Die Einreise aus Österreich ist demnach nur mit negativem PCR- oder TMA-Test möglich. Die Testung darf maximal 72 Stunden zurückliegen! Ein Antigen-Test ist nicht ausreichend! Das Testergebnis kann auf Englisch, Deutsch, Französisch oder Spanisch vorgelegt werden. Kann man bei der Einreisekontrolle keinen negativen Test vorweisen, drohen Strafen bis zu einer Höhe von EUR 60.000. 

Weiters ist zu beachten:

  • Für auf dem Luftweg Anreisende ist zusätzlich eine elektronische Registrierung verpflichtend (siehe Link zum Formular: Spain Travel Health)  Die Registrierung ist ab 48 Stunden vor Anreise möglich.
  • Auf die Kanarischen Inseln Reisende müssen außerdem die spanische COVID-19-Kontaktverfolgungs-App herunterladen und während ihres Aufenthalts auf den Inseln sowie für weitere 15 Tage nach ihrer Rückkehr an ihren Wohnort aktiviert lassen.
  • Bei Reisen in die Autonome Region Galizien gilt derzeit die Regelung, dass Reisende und Fernfahrer, die sich in den letzten 14 Tagen vor ihrer Einreise nach Galizien in Andalusien, Aragonien, Asturien, dem Baskenland, Kastilien-León, Valencia, Madrid, Ceuta und Melilla sowie in einer Reihe von anderen europäischen Ländern, u.a. Frankreich und Portugal (ausgenommen Österreich), aufgehalten haben, sich binnen 24 Stunden bei der regionalen Gesundheitsbehörde melden und ihre Kontaktdaten bekannt geben müssen. Dies kann online über die Webseite oder telefonisch unter der Nummer 881 00 20 21 erfolgen. Ausgenommen sind reine Transitreisen.

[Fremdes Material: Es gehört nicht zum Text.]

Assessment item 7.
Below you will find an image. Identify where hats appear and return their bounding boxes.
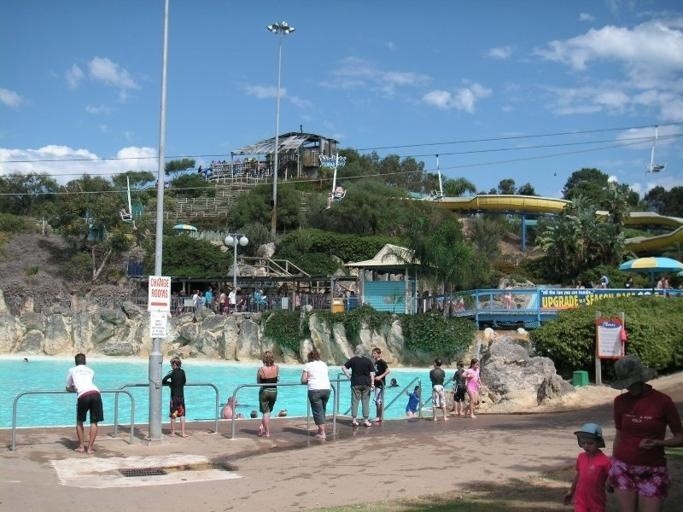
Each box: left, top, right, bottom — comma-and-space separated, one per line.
608, 355, 659, 390
574, 423, 606, 447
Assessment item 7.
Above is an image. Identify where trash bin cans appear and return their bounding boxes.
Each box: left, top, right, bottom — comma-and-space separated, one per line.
572, 371, 588, 386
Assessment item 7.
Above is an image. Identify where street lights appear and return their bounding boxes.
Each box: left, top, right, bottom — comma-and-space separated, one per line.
224, 232, 249, 314
266, 20, 296, 237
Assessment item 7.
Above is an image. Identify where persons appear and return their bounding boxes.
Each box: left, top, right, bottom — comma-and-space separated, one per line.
121, 208, 137, 230
172, 286, 267, 314
162, 357, 188, 437
606, 355, 683, 512
576, 275, 671, 289
504, 283, 512, 309
563, 423, 613, 512
326, 187, 344, 209
66, 354, 104, 454
221, 344, 482, 439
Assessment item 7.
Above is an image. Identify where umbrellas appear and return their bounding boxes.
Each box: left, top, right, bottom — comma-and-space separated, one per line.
172, 224, 198, 237
619, 256, 683, 288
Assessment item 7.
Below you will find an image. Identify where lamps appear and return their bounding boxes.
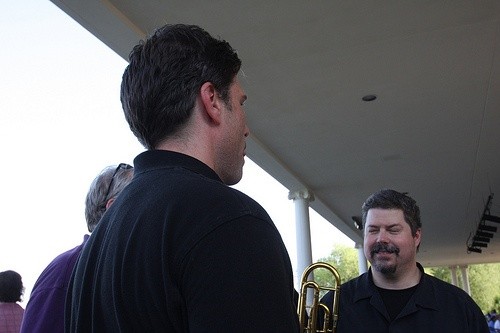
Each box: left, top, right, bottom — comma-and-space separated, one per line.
466, 192, 500, 254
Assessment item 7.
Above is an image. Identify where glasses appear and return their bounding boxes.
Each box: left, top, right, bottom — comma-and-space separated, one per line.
103, 163, 133, 203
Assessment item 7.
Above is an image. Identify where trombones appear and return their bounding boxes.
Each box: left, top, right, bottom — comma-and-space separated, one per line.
298, 262, 341, 333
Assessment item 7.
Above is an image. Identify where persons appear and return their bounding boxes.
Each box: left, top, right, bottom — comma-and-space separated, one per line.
19, 163, 134, 332
309, 191, 491, 332
0, 270, 25, 333
64, 22, 304, 332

Bis vorerst 16. März 2021 ist die Grenze zwischen Portugal und Spanien für Reisen am Landweg geschlossen. Die Einreise aus Portugal ist nur an bestimmten Grenzübergängen und nur für spanische Staatsbürger, Personen mit Wohnsitz in Spanien oder EU- und Schengenbürgerinnen und –bürger für die Rückkehr an ihren Wohnort, für Grenzgänger, Gesundheitspersonal und für Warentransporte möglich. Es werden Grenzkontrollen durchgeführt. Über die geöffneten Grenzübergänge informiert Sie bei Bedarf das AußenwirtschaftsCenter Madrid.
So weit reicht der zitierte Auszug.